3.2.2 The Third Party

Generally, we can define the third party, i.e. those with the right to litigate the auditor legally (Boynton & Kell 1999) as:

 Primary beneficiary: indicates a known person, his name given in advance to the auditor, as he will be the main user or primary beneficiary of the auditing results and auditing reports. For example, a client informs an auditor before beginning the auditing. Then this auditing report will be used in obtaining a loan from a particular bank. In this case, the bank is considered as the primary beneficiary of the auditing.
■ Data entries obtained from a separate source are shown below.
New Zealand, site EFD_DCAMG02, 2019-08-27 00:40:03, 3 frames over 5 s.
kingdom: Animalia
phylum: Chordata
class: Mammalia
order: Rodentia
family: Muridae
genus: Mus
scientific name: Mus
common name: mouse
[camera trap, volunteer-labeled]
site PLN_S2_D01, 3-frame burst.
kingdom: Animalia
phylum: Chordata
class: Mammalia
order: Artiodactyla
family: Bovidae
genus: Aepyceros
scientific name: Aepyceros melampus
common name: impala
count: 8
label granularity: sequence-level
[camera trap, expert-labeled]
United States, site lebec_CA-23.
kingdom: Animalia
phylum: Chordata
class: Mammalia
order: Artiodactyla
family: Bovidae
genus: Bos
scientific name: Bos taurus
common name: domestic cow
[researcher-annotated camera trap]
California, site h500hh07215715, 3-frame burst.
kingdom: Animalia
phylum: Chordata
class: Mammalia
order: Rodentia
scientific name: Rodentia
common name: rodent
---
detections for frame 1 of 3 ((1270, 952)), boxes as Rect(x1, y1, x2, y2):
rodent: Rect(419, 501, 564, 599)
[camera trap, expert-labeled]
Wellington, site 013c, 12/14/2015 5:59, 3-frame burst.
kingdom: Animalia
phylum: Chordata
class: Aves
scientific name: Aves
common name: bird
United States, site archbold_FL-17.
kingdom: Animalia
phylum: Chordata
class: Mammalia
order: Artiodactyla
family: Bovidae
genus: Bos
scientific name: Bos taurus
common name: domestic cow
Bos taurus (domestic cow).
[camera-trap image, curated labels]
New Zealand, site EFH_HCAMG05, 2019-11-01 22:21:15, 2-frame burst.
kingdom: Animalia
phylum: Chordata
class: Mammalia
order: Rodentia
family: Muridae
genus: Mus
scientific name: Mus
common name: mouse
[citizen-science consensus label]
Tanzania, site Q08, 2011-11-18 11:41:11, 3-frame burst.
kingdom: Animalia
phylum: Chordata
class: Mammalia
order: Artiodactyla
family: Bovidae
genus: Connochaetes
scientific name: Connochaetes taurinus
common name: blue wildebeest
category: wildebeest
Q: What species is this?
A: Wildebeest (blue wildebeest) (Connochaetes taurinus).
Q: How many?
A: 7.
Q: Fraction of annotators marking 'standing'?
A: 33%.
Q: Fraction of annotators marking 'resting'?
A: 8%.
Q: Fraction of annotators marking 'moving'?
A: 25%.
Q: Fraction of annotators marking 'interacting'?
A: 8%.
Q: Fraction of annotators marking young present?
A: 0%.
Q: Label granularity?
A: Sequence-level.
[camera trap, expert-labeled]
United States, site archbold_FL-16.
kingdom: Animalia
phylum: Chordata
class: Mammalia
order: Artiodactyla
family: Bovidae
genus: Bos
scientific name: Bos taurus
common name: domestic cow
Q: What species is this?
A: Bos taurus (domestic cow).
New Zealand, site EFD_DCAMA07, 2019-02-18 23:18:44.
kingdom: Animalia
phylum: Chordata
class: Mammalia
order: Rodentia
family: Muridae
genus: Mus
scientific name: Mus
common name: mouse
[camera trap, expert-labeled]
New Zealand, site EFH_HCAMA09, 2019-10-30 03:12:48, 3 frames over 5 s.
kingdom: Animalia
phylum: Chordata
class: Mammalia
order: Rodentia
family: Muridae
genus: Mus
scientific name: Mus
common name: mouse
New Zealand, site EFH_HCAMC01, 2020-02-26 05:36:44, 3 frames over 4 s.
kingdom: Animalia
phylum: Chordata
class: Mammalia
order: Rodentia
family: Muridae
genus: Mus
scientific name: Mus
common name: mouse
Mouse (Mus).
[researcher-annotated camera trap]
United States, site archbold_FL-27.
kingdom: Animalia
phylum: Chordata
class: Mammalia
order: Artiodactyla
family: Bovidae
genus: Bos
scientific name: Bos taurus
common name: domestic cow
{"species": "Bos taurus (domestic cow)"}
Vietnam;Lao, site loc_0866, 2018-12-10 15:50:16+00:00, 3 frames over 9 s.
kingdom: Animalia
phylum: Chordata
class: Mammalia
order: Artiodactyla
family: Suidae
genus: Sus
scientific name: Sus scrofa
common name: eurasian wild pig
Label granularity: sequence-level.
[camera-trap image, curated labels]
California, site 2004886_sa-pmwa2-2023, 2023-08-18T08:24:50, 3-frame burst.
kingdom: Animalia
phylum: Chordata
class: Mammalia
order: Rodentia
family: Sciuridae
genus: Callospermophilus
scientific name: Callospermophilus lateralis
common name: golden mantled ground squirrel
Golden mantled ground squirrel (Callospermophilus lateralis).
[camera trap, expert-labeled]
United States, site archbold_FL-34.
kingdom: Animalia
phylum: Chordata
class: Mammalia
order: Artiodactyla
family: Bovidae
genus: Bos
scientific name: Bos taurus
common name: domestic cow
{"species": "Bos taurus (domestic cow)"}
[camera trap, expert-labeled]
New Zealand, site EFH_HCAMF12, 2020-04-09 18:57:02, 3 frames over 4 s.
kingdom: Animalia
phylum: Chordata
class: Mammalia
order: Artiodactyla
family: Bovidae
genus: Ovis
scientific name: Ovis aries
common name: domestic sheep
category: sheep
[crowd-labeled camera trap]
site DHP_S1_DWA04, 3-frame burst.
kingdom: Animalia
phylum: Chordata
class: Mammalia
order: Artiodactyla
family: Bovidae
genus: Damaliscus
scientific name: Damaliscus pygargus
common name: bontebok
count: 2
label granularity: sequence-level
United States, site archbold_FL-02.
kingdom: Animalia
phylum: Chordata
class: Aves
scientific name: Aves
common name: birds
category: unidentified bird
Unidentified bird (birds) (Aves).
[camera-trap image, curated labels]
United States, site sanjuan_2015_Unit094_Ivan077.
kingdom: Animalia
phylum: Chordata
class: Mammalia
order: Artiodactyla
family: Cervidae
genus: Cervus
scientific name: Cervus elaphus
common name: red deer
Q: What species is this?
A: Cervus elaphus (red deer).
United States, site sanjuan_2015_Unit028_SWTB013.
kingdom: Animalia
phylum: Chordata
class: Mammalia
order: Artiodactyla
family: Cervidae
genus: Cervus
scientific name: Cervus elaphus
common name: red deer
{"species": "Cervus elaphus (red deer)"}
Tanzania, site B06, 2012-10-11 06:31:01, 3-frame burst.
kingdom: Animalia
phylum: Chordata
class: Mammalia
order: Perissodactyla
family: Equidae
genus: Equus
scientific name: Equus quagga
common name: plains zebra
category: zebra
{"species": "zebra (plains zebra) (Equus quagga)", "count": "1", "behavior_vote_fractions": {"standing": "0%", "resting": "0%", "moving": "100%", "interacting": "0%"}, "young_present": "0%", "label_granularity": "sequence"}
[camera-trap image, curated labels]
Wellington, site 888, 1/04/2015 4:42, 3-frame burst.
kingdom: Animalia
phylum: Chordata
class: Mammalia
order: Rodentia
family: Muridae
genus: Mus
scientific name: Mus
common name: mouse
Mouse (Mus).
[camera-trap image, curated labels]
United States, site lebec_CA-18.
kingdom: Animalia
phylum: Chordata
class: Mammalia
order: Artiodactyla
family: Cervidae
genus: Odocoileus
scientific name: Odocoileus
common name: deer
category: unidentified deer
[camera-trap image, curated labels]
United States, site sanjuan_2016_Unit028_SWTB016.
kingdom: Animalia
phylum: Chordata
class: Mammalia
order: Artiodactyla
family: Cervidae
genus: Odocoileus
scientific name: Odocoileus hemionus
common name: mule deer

 Other beneficiaries: a category of users, their names are not given in advance to the auditor, but they depend on his opinion when making their decisions related to audited firms. Examples of this category are stockholders, prospective investors, creditors and others who use financial statements.

From the above-mentioned, it is clear that the third party who has the right to litigate auditors, due to injuries incurred resulting from his depending on misleading financial statements accredited by the auditor, belongs to different categories with branched and conflicting interests. Nobody calls an auditor to reconcile between the interests of these categories or to care for their interests to the same degree. Moreover, opening the door to legal responsibility for the third party to litigate the auditor ultimately exposes the auditor to arbitrary requirements, causing the greatest injury to the auditing profession.